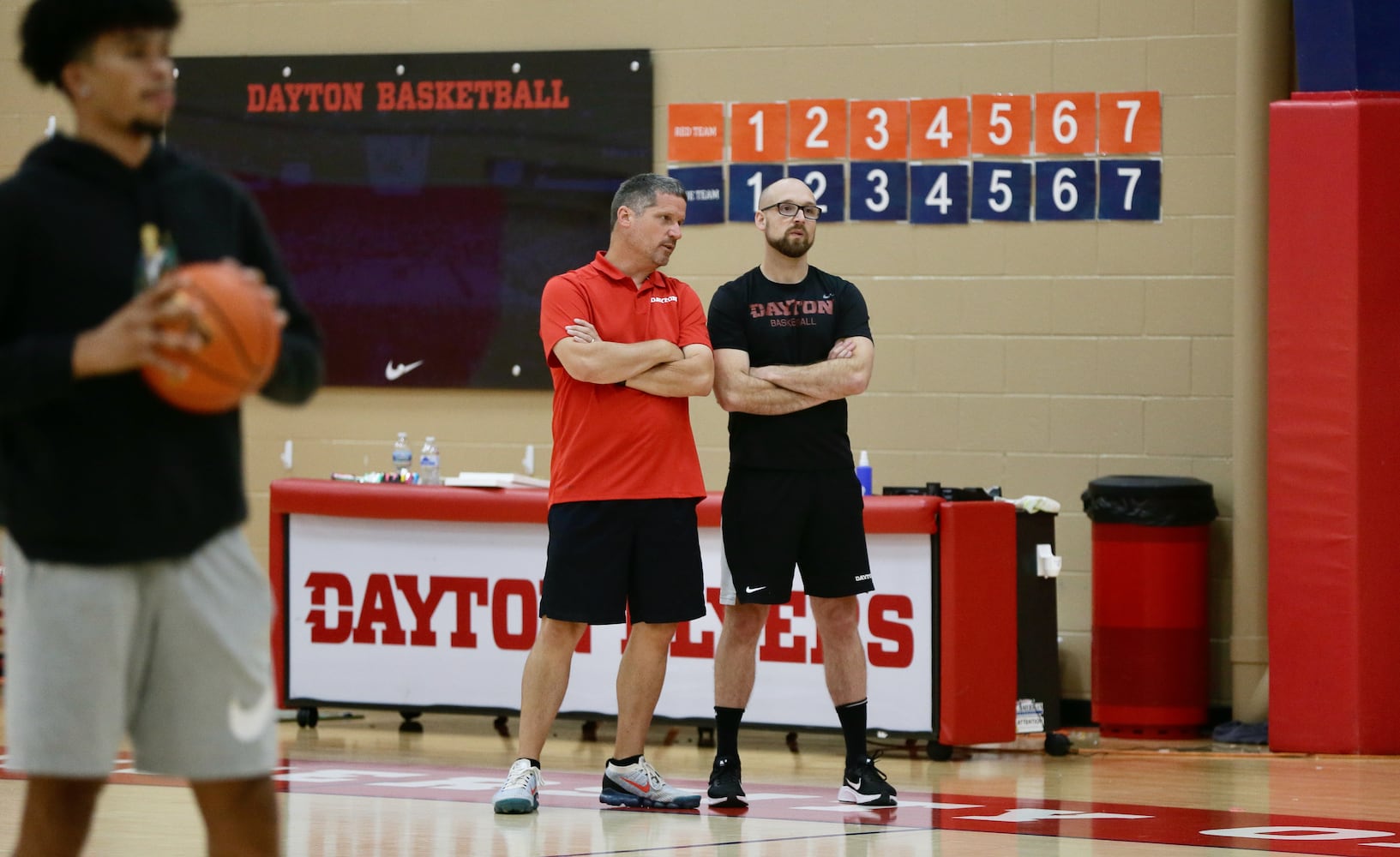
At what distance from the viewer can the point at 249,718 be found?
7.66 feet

...

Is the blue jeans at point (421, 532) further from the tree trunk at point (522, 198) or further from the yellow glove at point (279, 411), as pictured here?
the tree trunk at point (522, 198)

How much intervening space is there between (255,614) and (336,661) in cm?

# Exercise
Turn the data from the line containing "Is the blue" through the line containing "How much intervening", inclusive, into a numbered list, leaving out blank lines.

# Result for this exercise
1. Is the blue jeans at point (421, 532) further from the tree trunk at point (522, 198) or further from the yellow glove at point (279, 411), as pictured here?
2. the tree trunk at point (522, 198)
3. How much intervening space is there between (255,614) and (336,661) in cm?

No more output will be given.